Long-term Conditions
and Telehealth in North
Yorkshire & York
Kerry Wheeler, Assistant Director of
Strategy – Programme Lead for
Telehealth
The big picture - NYY
• North Yorkshire has a population base of 794,532
• LTC affects a significant proportion of the total population;
176,000 people registered on QOF; 50,000 with Diabetes, COPD
and Heart Failure
• Patients with a LTC are more intensive users of healthcare
services
• NHS NYY estimates a 14% increase in the population by 2020,
with more people living longer and an estimated 22% increase in
those aged 65+ years / 50% over 85s.
• Prevalence of LTC rises with age
• Financial challenges in NHS
Why Telehealth?
• An enabler to support implementation of LTC care pathways fragmented
• Emerging (inter)national evidence base
• Non-elective admissions increasing by 5-10% a year against a
background of reduction in financial allocation; expectation that
care is provided in a different way
• LTC - frequent cause of admissions to hospital.
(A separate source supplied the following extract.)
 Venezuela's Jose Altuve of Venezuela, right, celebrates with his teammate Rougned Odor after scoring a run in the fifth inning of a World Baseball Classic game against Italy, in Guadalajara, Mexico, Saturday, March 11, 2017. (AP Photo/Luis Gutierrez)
Example: COPD
spend is circa £10 million with £3 million on primary diagnosis;
• Rurality of NYY leads to issues regarding access to services and
efficiency of service delivery
• “Push” from NYCC – significant impact from telecare
• Support from the SHA to act as a pioneering site for the region
How did we start the Project?
• April 09 - PBC Consortia approached NYY to implement
Telehealth across 4 Localities (Whitby,
Hambleton/Richmondshire, York & Selby) as part of phased
approach within longer term programme.
• June 09 – 120 units, 2 Suppliers, establishment of project team,
internal steering group and executive board
• Sept 09 - Commenced implementation through Community Staff.
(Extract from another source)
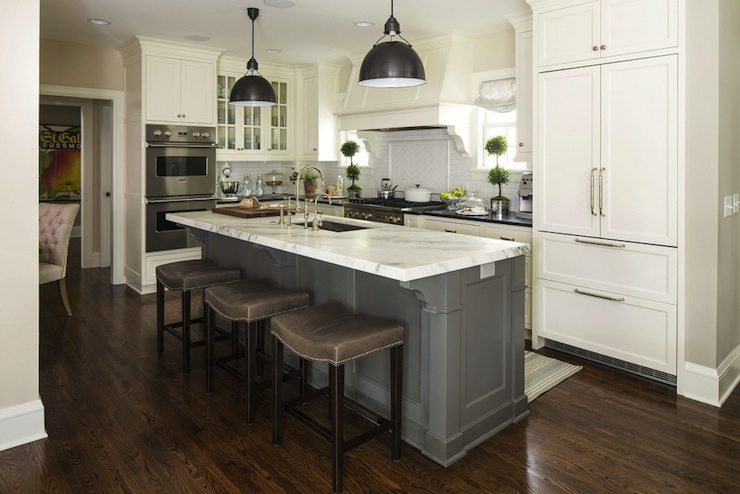 Two tone kitchen with white kitchen cabinets paired with black granite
Early evaluation through YHEC showed positive impact
• Dec 09 – Procurement of 2,000 Telehealth units for full scale
roll out across NYY
• April 10 – Commencement of 3-year contract with Tunstall
Healthcare
• September 2010 – Phase 2 monitoring commenced
Which LTC are part of the
Telehealth programme?
• 6,705 Heart Failure patients and 11,505 COPD patients in NYY,
with an estimate of 1,000’s more undiagnosed.
• LTC with trackable vital signs indicative of health deterioration;
e.g. COPD exacerbation / reduction in oxygen saturation levels,
heart failure decompensation / increased weight through fluid
accumulation
• Diabetes as a co-morbidity to COPD and Heart Failure
Progress over last 12 months......
• Commenced work with Clinicians on redesign of care pathways
for COPD, Heart Failure and Diabetes – July 2010
• Telehealth within pathways as a clinical tool (enabler)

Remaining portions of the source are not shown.